● Text:
____
I worked really hard to prevent things from happening. I was careful with my time so I wouldn’t get off track. I put a lot of energy and effort into removing negative people, things, and thoughts from my life. Bad things kept happening, my schedule never worked out how I expected and the negatives kept appearing and reappearing.
What are you getting at, Melissa?
I stopped working really hard. That’s what I’m getting at.
I let go of the control. I don’t try to prevent bad things from happening. Spending my life trying to think ahead of things that haven’t actually happened yet is, well, a bit crazy.
I let go of my concept of time. Did working out at zero-dark-thirty actually make me better than those that worked out on their lunch break, while their kids were napping, or at the end of the day? I’ll go ahead and give you the answer: NOPE. Was the number of hours I put into something the most important piece of the puzzle? Abso-freakin-lutely not.
I let the negative people, things and thoughts go right ahead and pop up. I can’t change another person, I can’t control other things and let’s face it, those negative thinking patterns have been around for a really, really long time.
Okay, okay; that all makes sense but what do you do??
I focus on the rebound rate. The rebound is all that matters. Think of it in the context of a basketball game: the ball will go back and forth, you’re not always going to be in control of the ball. The goal is to get the ball back as quick and effortlessly as possible. Focus on getting the rebound and getting the ball back.
I can’t prevent bad things from happening, events throwing off my schedule or negative self-talk from creeping up so I throw ALL of my energy towards my rebound rate. How quickly I can get myself back to where I want to be.
My sole goal in controlling my life has been throwing all of my energy towards what I want, not what I was trying to stop. I focus all of my effort on closing the gap between when something unwanted happens and when I pulled myself back together.
Two events in the past couple days showed me just how strong my rebounding game has gotten.
____
● Data section:
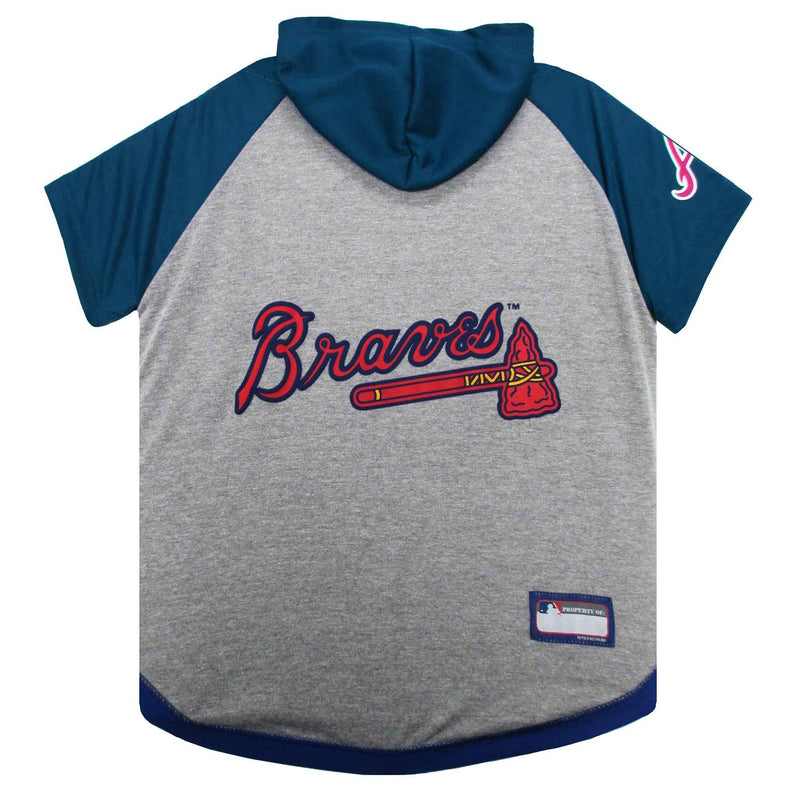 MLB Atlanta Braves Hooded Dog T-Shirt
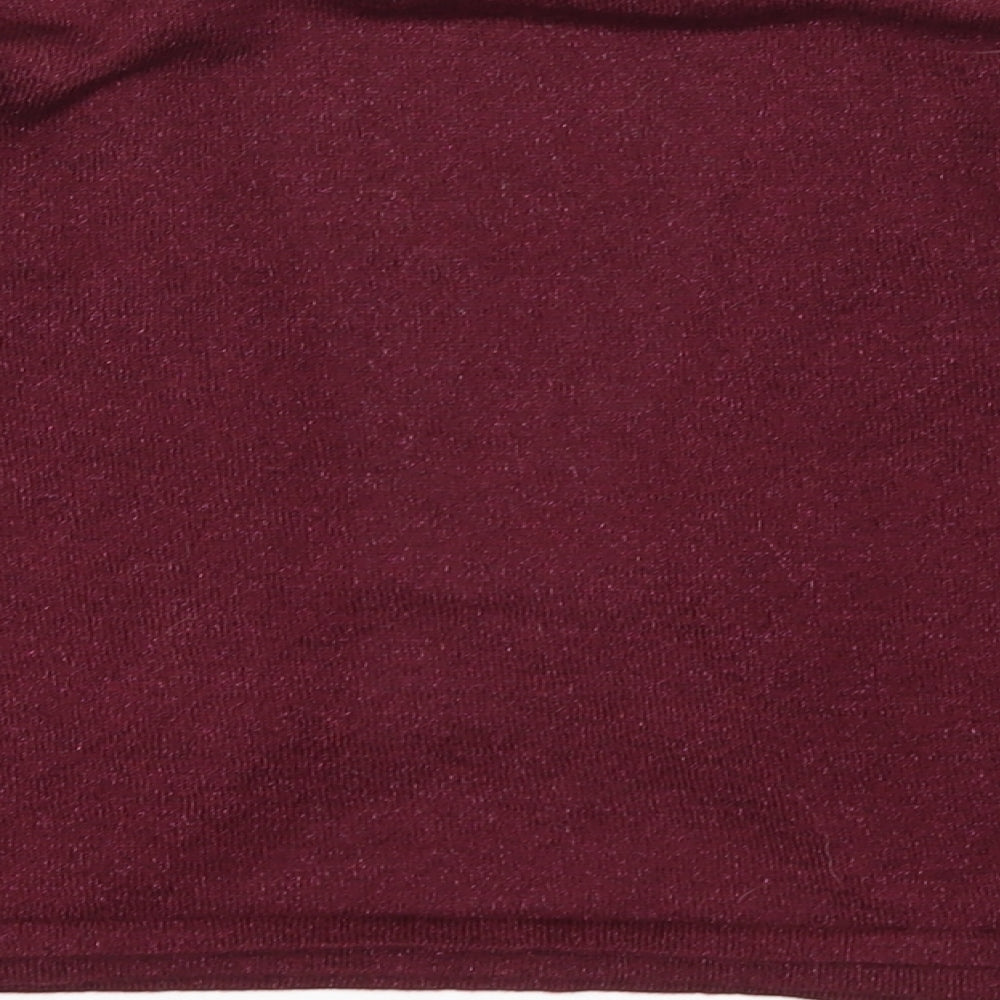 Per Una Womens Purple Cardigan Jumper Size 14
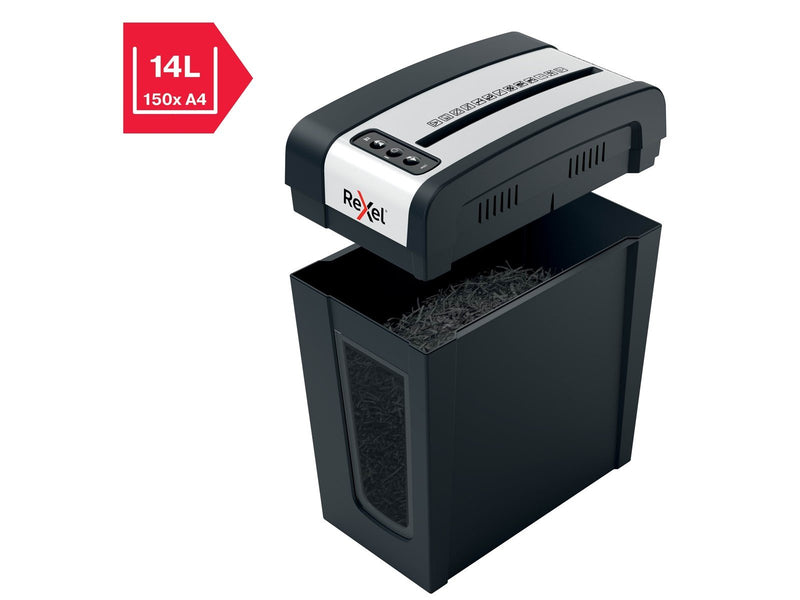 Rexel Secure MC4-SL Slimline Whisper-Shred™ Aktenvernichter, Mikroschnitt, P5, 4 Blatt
____
● Exercises to complete:
1 - Set down the stretch of the post on rebound rate from "I let go of my" through "do you do??", word for word.
2 - Pick up the post on rebound rate after its final sentence and keep writing it.
The material comes from a separate source unrelated to the post on rebound rate.

● Solved problems:
1 -
I let go of my concept of time. Did working out at zero-dark-thirty actually make me better than those that worked out on their lunch break, while their kids were napping, or at the end of the day? I’ll go ahead and give you the answer: NOPE. Was the number of hours I put into something the most important piece of the puzzle? Abso-freakin-lutely not.
I let the negative people, things and thoughts go right ahead and pop up. I can’t change another person, I can’t control other things and let’s face it, those negative thinking patterns have been around for a really, really long time.
Okay, okay; that all makes sense but what do you do??

2 -
First, I had a business meeting that housed the best closet I’ve ever seen. A walk in closet with a pull up bar and climbing ropes. If you don’t know what climbing ropes are picture a 1980’s movie where a kid was forced to attempt a rope climb and embarrassingly couldn’t do it. Well, neither could I. And I have to tell you, a couple years ago I would have been devastated that I couldn’t do something that a perceived “fit” person, especially someone who claimed fitness as a profession, couldn’t do. I got much farther up the first try then I did the second so I turned around and said ‘I’m going to have to practice this and try again’ and I genuinely meant it. I didn’t even care that I couldn’t do it, I had already patted myself on the back for trying something I’d never done (in front of other people, nonetheless) and moved on.
Secondly, in a moment of not great parenting, my 1.5 year old child was found standing on my high-top kitchen table surrounded by shattered glass from the globe that was once encasing the lightbulbs on the ceiling fan above him. We checked his entire body head to toe and there was not a scratch or shard of glass on him. Last year a catastrophe would have meant that the day was over and I would have complained and called the day a flop. This day, I proclaimed ‘I really needed to clean the kitchen floor!’ And I genuinely meant it. It was something I intended to do so I cleaned the kitchen floor and changed the order of the things I intended to do.
Gabby Bernstein shares a Universal Lesson* for this concept: Our happiness is a direct reflection of how quickly we can restore our fear back to love. The goal is not to avoid the fear but to close the gap between experiencing the fear and restoring ourselves back to love.
My goal is not to avoid anything unfavorable but in how quickly I can restore myself back to my positivity.
It’s all about the rebound rate.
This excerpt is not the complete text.